ÇAYCUMA’DA GERİŞ KÖYÜ'NÜN 5 MAHALLESİ  BELEDİYE SINIRLARINA KATILDI

Hatırlanacağı üzere geçtiğimiz dönemde Ahadlı köyünden sonra Çaycuma ilçesine bağlı Geriş Köyü’nün beş mahallesi de vatandaşların talebi üzerine Çaycuma Belediyesi sınırlarına dahil oldu. Süreç, köy sakinlerinin belediye hizmetlerinden faydalanmak adına topladıkları imzalar ve alınan referandum kararı ile başladı. Sandığa giden vatandaşlar, demokrasi hakkını kullanarak oylarını verdi ve çoğunluk kararıyla belediyeye bağlanmayı seçti.

Bu gelişmenin ardından Zonguldak’ın Devrek ilçesinde de benzer bir süreç yaşandı.

DEVREK’TE 3 KÖY ÇAYDEĞİRMENİ BELEDİYESİ’NE KATILDI

Devrek’te yapılan referandumda Saraçoğlu, Cereliler ve Şişmanoğlu köyleri, Çaydeğirmeni Beld Belediyesi’ne bağlanma kararı aldı. Bu durum, İl Özel İdaresi’nin etkinliğini ve hizmet yeterliliğini sorgulatmaya başladı. Görünüşe göre köyler, belediyelerin sunduğu olanakları İl Özel İdaresi’nin hizmetlerine tercih ediyor.

ÖZEL İDARE VE İL GENEL MECLİSİ DAHA ETKİN OLMALI

Bu durum İl Özel İdaresi’ne ciddi bir mesaj veriyor: Köylerde yaşayan vatandaşlar, daha hızlı ve etkin hizmet bekliyor.

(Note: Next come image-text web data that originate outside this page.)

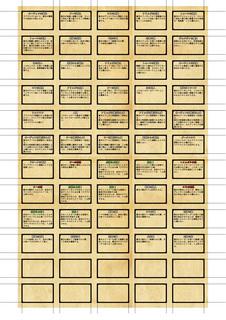 BR_card_seal_ja_2.jpg
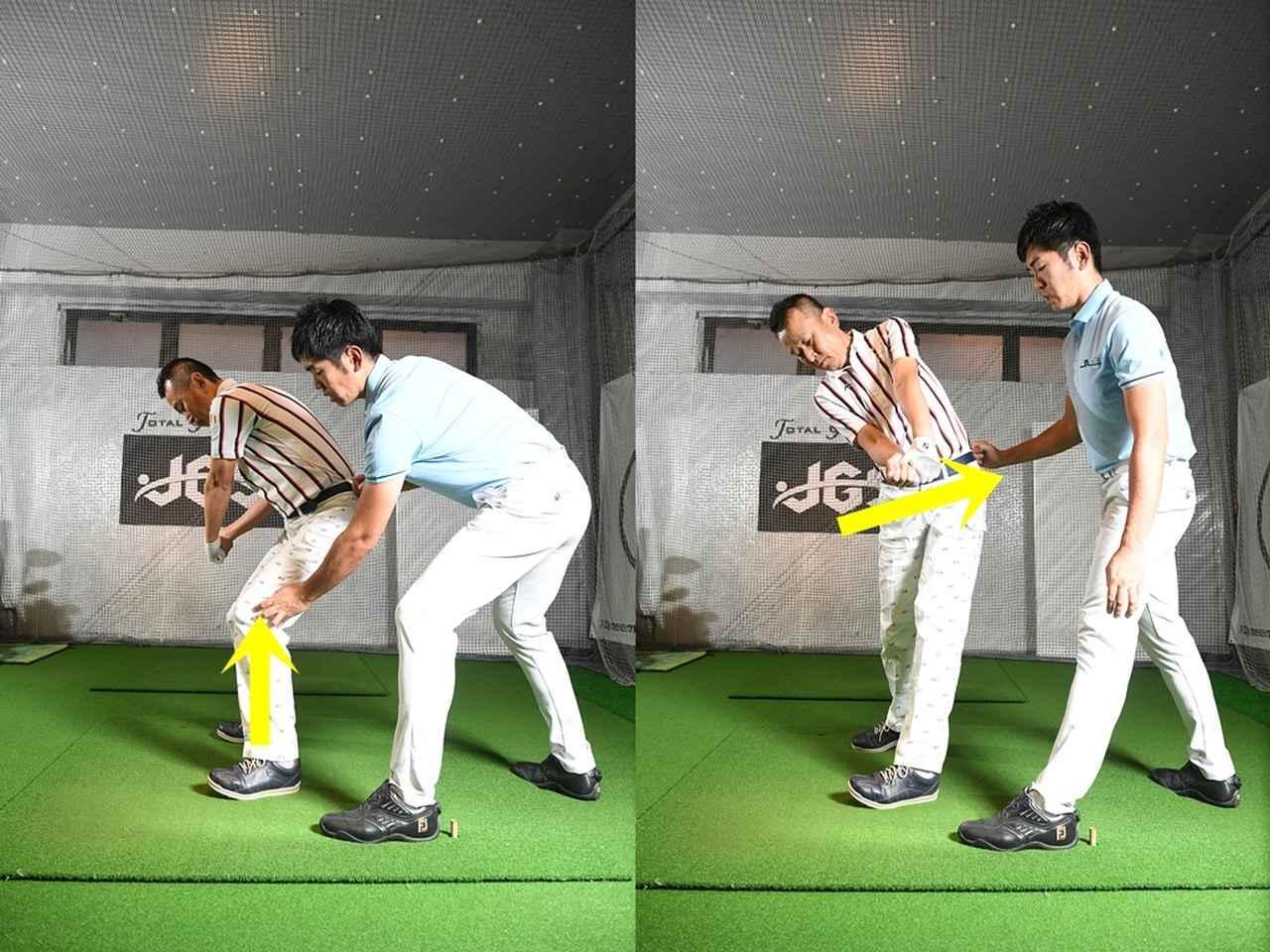 画像: 踏み込んだ反動で左ひざが伸びるように動き出すと、回転が速くなる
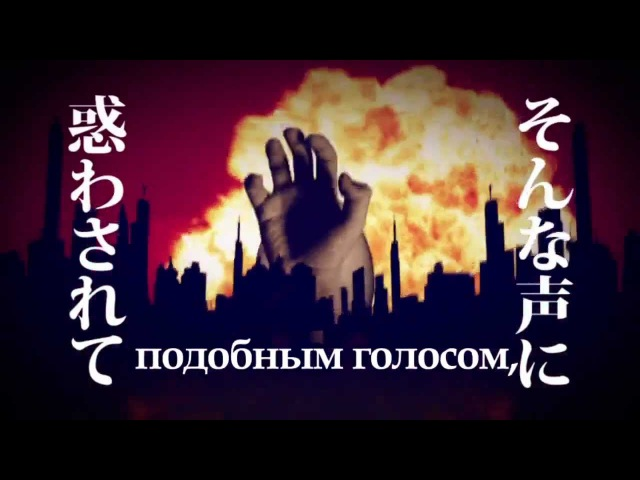 UtsuP ft GUMI The Magic of Massacre 皆殺しのマジック rus sub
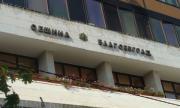 Уволнен служител преби шефа на охраната на общината в Благоевград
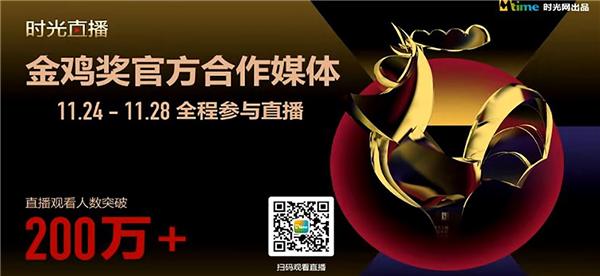 时光网以官方合作媒体身份全程直播中国电影金鸡奖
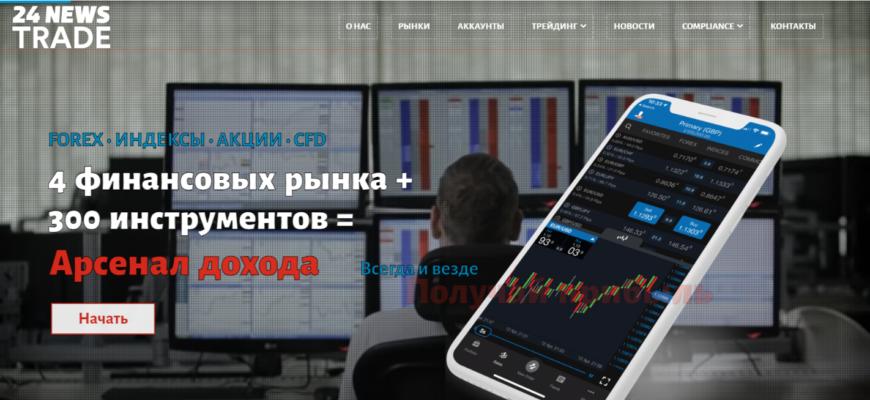 24news.trade сайт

Köylerin belediyelere geçiş süreci dikkatle analiz edilmeli. İl Genel Meclisi üyeleri, bu tür kayıpları önlemek adına daha proaktif çalışmalı. Köylerden gelen talepler titizlikle değerlendirilmeli, sorunlar hızlı ve kalıcı çözümlerle giderilmelidir.

KÖYLERİN BELEDİYEYE GEÇİŞİNİN EN BÜYÜK SEBEBİ: DOĞALGAZ BE BELEDİYELER KÖYLERE DOĞALGAZ SİLAHI  OLARAK KULLANIYOR?

Köylerin belediyelere bağlanma sürecindeki temel nedenlerden biri doğalgaz hizmeti. Vatandaşlar, daha konforlu bir yaşam için doğalgazın önemini vurguluyor. Ancak doğalgazın belediyeler tarafından bir “silah” gibi kullanılmasının etik olmadığını da belirtmek gerekiyor. Belediyeler, bu avantajı etkili bir şekilde kullanırken İl Özel İdaresi, köylere doğalgaz ulaştırma konusunda yeterince hızlı hareket edemiyor.
Bu da köylerdeki vatandaşların gözünde Özel İdare’yi zayıf bir konuma düşürüyor. Eğer bu durum devam ederse, İl Özel İdaresi’nin köylerden çekilmesi hızlanabilir ve “kan kaybı” durdurulamayabilir.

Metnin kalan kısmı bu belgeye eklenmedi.